===== RECORDS FOR THIS TASK =====

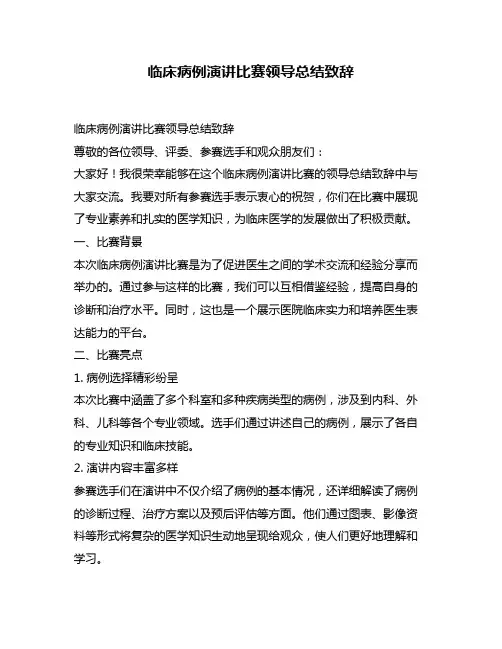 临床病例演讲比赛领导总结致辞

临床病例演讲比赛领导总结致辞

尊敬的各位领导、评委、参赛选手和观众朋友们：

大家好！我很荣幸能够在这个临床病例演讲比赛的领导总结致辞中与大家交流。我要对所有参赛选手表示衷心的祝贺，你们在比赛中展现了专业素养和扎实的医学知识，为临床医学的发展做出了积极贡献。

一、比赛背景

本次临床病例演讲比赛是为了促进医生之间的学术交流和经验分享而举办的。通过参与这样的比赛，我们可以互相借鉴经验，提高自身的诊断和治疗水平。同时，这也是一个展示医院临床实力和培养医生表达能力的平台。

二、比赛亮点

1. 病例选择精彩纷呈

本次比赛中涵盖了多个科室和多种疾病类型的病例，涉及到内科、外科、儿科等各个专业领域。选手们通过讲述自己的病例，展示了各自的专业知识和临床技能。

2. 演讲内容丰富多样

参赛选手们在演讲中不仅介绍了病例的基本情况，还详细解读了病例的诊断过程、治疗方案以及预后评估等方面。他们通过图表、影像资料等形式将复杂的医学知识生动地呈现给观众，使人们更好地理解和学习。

=====
===== RECORDS FOR THIS TASK =====

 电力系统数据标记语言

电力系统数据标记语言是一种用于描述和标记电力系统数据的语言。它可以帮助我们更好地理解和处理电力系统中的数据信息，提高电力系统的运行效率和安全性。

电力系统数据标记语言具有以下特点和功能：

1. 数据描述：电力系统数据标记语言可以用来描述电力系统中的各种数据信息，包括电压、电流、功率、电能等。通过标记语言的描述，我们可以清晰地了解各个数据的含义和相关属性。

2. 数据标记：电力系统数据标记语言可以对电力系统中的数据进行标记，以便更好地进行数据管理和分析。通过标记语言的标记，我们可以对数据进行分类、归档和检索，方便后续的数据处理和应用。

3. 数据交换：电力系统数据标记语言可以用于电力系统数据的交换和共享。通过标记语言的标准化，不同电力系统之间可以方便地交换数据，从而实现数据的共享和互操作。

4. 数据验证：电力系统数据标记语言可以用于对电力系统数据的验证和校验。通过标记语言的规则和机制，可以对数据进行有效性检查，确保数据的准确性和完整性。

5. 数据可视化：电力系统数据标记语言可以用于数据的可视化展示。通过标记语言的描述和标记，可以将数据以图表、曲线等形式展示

=====
===== RECORDS FOR THIS TASK =====

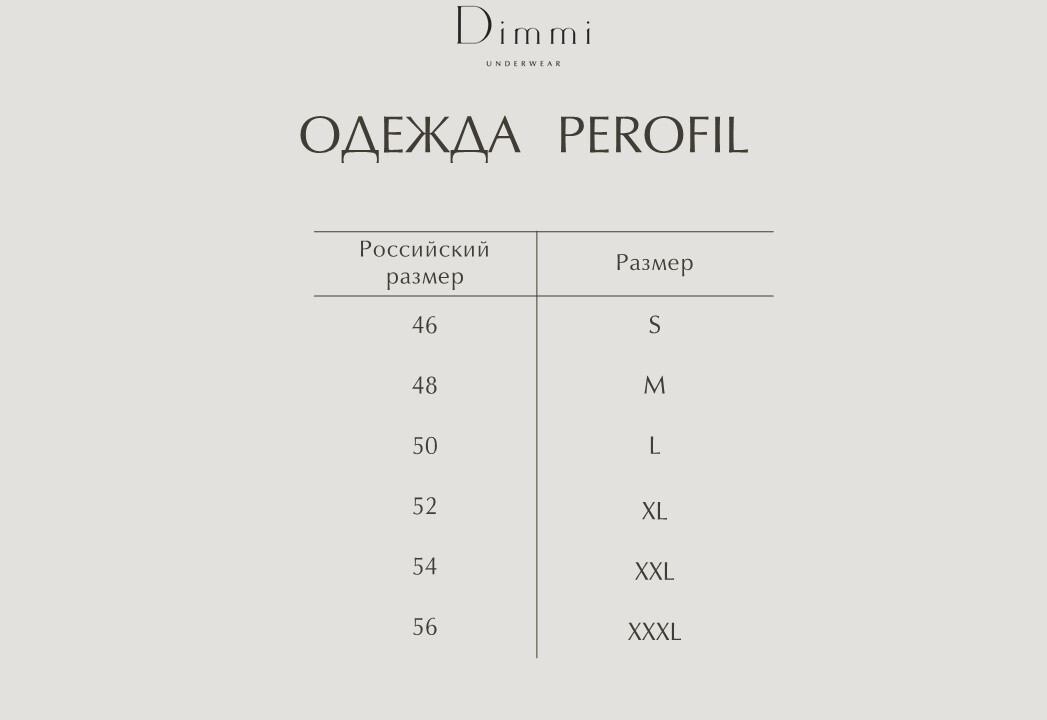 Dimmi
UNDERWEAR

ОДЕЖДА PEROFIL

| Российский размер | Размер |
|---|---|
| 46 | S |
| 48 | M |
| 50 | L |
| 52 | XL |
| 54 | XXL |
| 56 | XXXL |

=====

WORK TASK:
For this exercise, output exactly the lines above from the line with "本次临床病例演讲比赛是为了促" to the line with "参赛选手们在演讲中不仅介绍了", counting both, and leave out the rest.

THE COMPLETED TASK:
本次临床病例演讲比赛是为了促进医生之间的学术交流和经验分享而举办的。通过参与这样的比赛，我们可以互相借鉴经验，提高自身的诊断和治疗水平。同时，这也是一个展示医院临床实力和培养医生表达能力的平台。

二、比赛亮点

1. 病例选择精彩纷呈

本次比赛中涵盖了多个科室和多种疾病类型的病例，涉及到内科、外科、儿科等各个专业领域。选手们通过讲述自己的病例，展示了各自的专业知识和临床技能。

2. 演讲内容丰富多样

参赛选手们在演讲中不仅介绍了病例的基本情况，还详细解读了病例的诊断过程、治疗方案以及预后评估等方面。他们通过图表、影像资料等形式将复杂的医学知识生动地呈现给观众，使人们更好地理解和学习。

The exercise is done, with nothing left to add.